Ed Upgrade 152 To 166
This page contains the notes that were kept during a upgrade of a dCache 1.5.{2,3} to 1.6.6. The upgrade has been carried out on a test system which only contained a single node that ran all services, including two pools and also on the production admin node. Both upgrades were successful. It is possible to operate dCache with a 1.6.6 admin node and 1.5.{2,3} pool nodes.
Contents
postgreSQL database upgrade
Previous versions of dCache used gdbm to store the PNFS database. From now on, postgreSQL will be used (removes the 2GB limit) and it is recommended that v8.1 (or above) be used (v7.4 is standard on LCG machines). Some work needs to be done to migrate the old databases to the new format.
1. Make sure that the database is running. If not, start it by becoming the postgres user (su - postgres) and running:
$ postmaster -i -D /var/lib/pgsql/data/ > /tmp/logfile 2>&1 &
2. Still as the postgres user, dump the database and then stop it:
$ pg_dumpall > /bigdisk/db.out $ pg_ctl stop -D /var/lib/pgsql/data
3. Rename the old database:
$ mv /var/lib/pgsql/data /var/lib/pgsql/data_7.4
4. Download the postgreSQL 8 rpms and install them. A version that is suitable for current versions of Scientific Linux 3 can be found at http://www.postgresql.org/ftp/binary/v8.1.0/linux/rpms/redhat/rhel-es-3.0/. Afterwards you should have:
$ rpm -qa|grep post postgresql-libs-8.1.0-2PGDG postgresql-devel-8.1.0-2PGDG postgresql-python-8.1.0-2PGDG postgresql-8.1.0-2PGDG postgresql-docs-8.1.0-2PGDG postgresql-test-8.1.0-2PGDG postgresql-server-8.1.0-2PGDG postgresql-jdbc-8.1.0-2PGDG postgresql-contrib-8.1.0-2PGDG postgresql-pl-8.1.0-2PGDG
5. Create a new database instance instance (must be user postgres):
$ initdb -D /var/lib/pgsql/data
6. Start postgres:
$ postmaster -i -D /var/lib/pgsql/data/ > /tmp/logfile 2>&1 &
7. Restore database from dump:
$ psql -e template1 < /bigdisk/db.out
8. Turned this option on in /var/lib/pgsql/data/postgresql.conf
add_missing_from = on
and changed
#listen_addresses = 'localhost' # what IP address(es) to listen #port = 5432
to
listen_addresses = '*' # what IP address(es) to listen port = 5432
9. Altered /var/lib/pgsql/data/pg_hba.conf so that it contained the entries:
local all all trust host all all 127.0.0.1/32 trust host all all ::1/128 trust host all all <host-ip>/32 trust
10. Reload the database (as root):
$ /etc/init.d/postgres reload
Steps 8 and 9 above were required to get the SRM cell online in dCache once the upgrade to 1.6.6 had been completed.
dCache 1.6.6 upgrade
In the case where only pool nodes need to be upgraded, it should simply be a case of following the procedure presented here, ensuring that NODE_TYPE leads to a pool install and that the pool_path's are up to date. There should be no PNFS/postgreSQL issues to deal with. Problems may arise due to unmet dependencies on the pool nodes, particularly in the case where they are not standard LCG nodes, but are running some alternative operating system. For example, RedHat Advanced Server 2.1 uses glibc v2.2.5, but dCache 1.6.6 requires glibc v2.3 .

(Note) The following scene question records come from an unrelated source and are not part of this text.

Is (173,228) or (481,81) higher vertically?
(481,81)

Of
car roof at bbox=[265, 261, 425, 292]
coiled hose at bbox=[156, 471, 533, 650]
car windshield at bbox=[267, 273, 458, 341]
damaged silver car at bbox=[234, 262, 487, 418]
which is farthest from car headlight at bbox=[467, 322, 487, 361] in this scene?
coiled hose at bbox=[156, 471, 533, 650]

For the upgrade, first backup config and etc directories just incase and configuration files are changed. Check that pnfs_overwrite=no and that there is only one value assigned to node_type.
NODE_TYPE = admin dummy #admin or pool
This is not sufficient, as anything other than just admin will result in a pool node install.
$ cat node_config NODE_TYPE = admin DCACHE_BASE_DIR = /opt/d-cache PNFS_ROOT = /pnfs PNFS_INSTALL_DIR = /opt/pnfs.3.1.10/pnfs PNFS_START = yes PNFS_OVERWRITE = no POOL_PATH = /opt/d-cache/etc NUMBER_OF_MOVERS = 100
$ cat door_config ADMIN_NODE wn4.epcc.ed.ac.uk door active -------------------- GSIDCAP yes GRIDFTP yes SRM yes
dcache-opt no longer exists and door_config file is read upon startup, so no longer need to run install_doors.sh .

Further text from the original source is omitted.